Extracted text:
Another interesting point -- nowadays, CDText displays in many cars that still have disc players. I
know this because I always author it in when I make my own CDs and it usually comes up on the
"smart" screens of modern cars. So there's actually a compelling reason to get out of the dark ages
and standardize on it, forgetting the alleged menace of those cheapo players that would balk at a
CDText disc.
-- Tom Fine
----- Original Message -----
From: "Tom Fine" <[log in to unmask]>
To: <[log in to unmask]>
Sent: Thursday, January 07, 2016 10:47 AM
Subject: Re: [ARSCLIST] A case in point why CDText should have been used for metadata from Day 1
> UMG also doesn't want CDText. There seems to be a phantom fear of some cheapo player out there
> getting jammed up by a CDText disc.
>
> -- Tom Fine
>
> ----- Original Message -----
> From: "Mark Donahue" <[log in to unmask]>
> To: <[log in to unmask]>
> Sent: Thursday, January 07, 2016 10:12 AM
> Subject: Re: [ARSCLIST] A case in point why CDText should have been used for metadata from Day 1
>
>
> Tom,
> One or two quick comments.
> The first I saw of CDText in the mastering business was around 2004-5. You
> supplied a .bin file on a floppy with your 1630 master and Sony DADC was
> the only one doing it. It was crude and only allowed for 2000 characters
> total.

Data shown:
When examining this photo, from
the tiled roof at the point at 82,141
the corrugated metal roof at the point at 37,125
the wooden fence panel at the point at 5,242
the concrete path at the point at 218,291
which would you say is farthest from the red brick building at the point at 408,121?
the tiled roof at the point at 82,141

List of tasks:
**a)** According to the CDText email thread, how many characters in total did CDText allow when it first appeared in the mastering business?
**b)** Go on with the CDText email thread from where it stops.
The records have no connection to the CDText email thread.

Final answers:
**a)** It allowed only 2000 characters in total.

**b)**
> A few years later when the 1630 went the way of the Dodo along with most of
> the old replication hardware, we started encoding CD+Text info on all
> masters supplied for replication. Most of the record companies immediately
> stripped this information out during replication. Warner was still doing
> this as late as 2005.
> All the best,
> -mark
>
> On Thu, Jan 7, 2016 at 9:47 AM, Tom Fine <[log in to unmask]> wrote:
>
>> Hi Shai:
>>
>> My understanding is that CDText was always available in Red Book. It
>> doesn't matter what the original players could display, that's my point.
>> Anyone who was using a Commodore or Apple computer in the early CD era
>> could see where media was going. Metadata was going to be very important to
>> digital media. My contention is, by surrendering control of their metadata,
>> the CD producers, owners, manufacturers and sellers surrendered a key part
>> of marketing -- clear, uniform explaination of the product. Depending on
>> booklet text and/or physical packaging was short-sighted. To this day, the
>> metadata released from the record companies to such massive retail forces
>> as Amazon are inconsistent, often confusing and often incomplete, because
>> it's usually a job left to interns and clerks instead of being a topline
>> responsibility of project producers. This is a really important discussion
>> that should have been had at the beginning, but should still be had. It
>> would behoove the copyright owners to come up with standards and release
>> all media going forward with uniform naming of artists, songs, etc, and
>> uniform formats for how to express, for instance, classical works'
>> movements or other track-title information.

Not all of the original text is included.